In the earlier years of AIDS, when American, French and British
scientists introduced the HIV concept and the test and treatment, the
perception that there was a public health emergency made it hard for
dissenting views to be expressed. Today, the silence owes as much to
embarrassment, and the power of commercial interests, as to any
altruistic motives.
Millions are said to have died of AIDS in Africa, while in Britain, a
nation of 60 million people, cases amount to about 16,000 since the
epidemic began in the early 1980s, and are falling: the total this year
is 300. Anti-viral drugs have nothing to do with this difference,
contrary to the claims in the Durban Declaration. There is not a single
long-term study showing the drugs save lives. On the contrary, there is
evidence that the anti-viral approach kills. Recognition of this fact,
along with increasing awareness of the flaws in the HIV theory, is a
factor contributing to the falling death rate in Europe.

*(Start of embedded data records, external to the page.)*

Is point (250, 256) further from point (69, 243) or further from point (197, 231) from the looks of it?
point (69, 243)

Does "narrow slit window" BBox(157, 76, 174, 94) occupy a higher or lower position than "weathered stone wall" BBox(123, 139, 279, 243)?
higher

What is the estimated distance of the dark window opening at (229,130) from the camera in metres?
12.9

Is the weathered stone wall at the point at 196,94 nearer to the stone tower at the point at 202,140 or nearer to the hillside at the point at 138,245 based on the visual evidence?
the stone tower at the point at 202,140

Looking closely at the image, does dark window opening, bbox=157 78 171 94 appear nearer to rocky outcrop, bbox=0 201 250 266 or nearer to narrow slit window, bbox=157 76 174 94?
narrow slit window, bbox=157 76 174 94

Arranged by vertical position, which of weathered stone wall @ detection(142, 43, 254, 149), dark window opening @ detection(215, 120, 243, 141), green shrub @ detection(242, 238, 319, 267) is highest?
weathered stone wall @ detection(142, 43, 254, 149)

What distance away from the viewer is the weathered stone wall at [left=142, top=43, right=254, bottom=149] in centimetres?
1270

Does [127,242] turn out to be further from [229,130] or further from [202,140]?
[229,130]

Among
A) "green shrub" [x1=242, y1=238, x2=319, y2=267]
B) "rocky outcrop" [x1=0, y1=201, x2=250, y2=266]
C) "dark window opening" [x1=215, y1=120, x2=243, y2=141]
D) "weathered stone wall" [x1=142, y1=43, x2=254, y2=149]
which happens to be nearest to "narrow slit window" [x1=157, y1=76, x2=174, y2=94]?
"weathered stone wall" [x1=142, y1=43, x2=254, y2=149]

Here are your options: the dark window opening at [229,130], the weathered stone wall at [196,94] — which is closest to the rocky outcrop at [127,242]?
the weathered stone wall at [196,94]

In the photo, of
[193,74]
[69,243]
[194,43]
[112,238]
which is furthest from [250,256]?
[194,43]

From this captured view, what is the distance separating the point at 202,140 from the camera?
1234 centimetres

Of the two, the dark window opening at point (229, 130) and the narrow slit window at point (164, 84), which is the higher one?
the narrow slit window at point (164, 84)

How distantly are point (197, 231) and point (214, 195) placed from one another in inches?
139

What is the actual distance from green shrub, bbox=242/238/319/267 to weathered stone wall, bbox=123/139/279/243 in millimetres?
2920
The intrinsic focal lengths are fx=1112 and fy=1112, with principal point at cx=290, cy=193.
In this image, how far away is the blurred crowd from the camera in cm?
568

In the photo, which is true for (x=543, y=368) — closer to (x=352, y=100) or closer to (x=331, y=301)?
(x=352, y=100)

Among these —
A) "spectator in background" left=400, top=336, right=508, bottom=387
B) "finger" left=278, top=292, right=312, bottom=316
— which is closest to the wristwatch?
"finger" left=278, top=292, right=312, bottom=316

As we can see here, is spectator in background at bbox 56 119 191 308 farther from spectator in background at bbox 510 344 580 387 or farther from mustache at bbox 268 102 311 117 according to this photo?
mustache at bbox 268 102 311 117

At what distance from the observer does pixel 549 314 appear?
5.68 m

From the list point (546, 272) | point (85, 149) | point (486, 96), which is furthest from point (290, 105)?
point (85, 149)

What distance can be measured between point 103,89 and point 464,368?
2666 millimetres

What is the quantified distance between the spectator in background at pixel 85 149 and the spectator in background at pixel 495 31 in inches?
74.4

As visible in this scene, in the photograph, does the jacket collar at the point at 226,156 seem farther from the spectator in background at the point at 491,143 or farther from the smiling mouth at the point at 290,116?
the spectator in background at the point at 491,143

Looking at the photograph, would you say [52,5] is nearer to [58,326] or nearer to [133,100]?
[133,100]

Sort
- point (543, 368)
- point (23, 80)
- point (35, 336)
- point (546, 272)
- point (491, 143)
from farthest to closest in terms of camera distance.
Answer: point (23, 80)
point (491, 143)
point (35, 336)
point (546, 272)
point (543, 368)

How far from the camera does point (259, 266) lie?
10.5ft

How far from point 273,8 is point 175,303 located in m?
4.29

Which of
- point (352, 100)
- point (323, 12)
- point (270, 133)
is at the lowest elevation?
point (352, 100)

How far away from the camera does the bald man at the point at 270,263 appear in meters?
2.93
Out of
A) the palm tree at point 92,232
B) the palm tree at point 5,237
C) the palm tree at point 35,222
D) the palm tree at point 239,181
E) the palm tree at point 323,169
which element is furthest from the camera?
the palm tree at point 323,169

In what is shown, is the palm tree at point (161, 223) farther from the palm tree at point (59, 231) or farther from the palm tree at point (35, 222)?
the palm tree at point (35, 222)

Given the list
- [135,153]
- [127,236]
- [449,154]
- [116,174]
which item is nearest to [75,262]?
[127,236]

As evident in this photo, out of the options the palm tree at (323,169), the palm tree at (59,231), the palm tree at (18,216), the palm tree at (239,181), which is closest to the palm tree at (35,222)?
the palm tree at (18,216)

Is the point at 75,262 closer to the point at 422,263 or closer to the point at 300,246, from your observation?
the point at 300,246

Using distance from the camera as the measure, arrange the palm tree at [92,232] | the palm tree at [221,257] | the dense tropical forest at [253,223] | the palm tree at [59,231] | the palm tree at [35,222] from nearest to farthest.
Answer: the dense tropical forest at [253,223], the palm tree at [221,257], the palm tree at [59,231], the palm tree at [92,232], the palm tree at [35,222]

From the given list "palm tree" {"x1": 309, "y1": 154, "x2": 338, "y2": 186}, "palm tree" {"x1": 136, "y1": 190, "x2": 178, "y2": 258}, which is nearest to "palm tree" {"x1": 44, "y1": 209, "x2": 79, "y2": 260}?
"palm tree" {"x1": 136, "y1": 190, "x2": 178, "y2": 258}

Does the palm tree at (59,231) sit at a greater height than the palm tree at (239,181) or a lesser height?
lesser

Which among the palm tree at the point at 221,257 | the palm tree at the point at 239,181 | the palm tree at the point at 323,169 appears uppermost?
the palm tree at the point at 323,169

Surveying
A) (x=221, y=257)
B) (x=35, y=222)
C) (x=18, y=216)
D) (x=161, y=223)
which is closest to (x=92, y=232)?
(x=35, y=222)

South Africa has been told that a 10th of its people are infected with
HIV, and that about half of all its 15-year-olds will die of AIDS. The
government is surely entitled to listen to previously ignored scientists
who believe these predictions stem from use of an invalid diagnostic
test, for a virus that has never been proved to exist.
Neville Hodgkinson, formerly medical and science correspondent of the
London Sunday Times, is the author of AIDS: The Failure of Contemporary
Science (Fourth Estate, London, 1996). He was an observer at last
week's hearing of the AIDS Advisory Panel.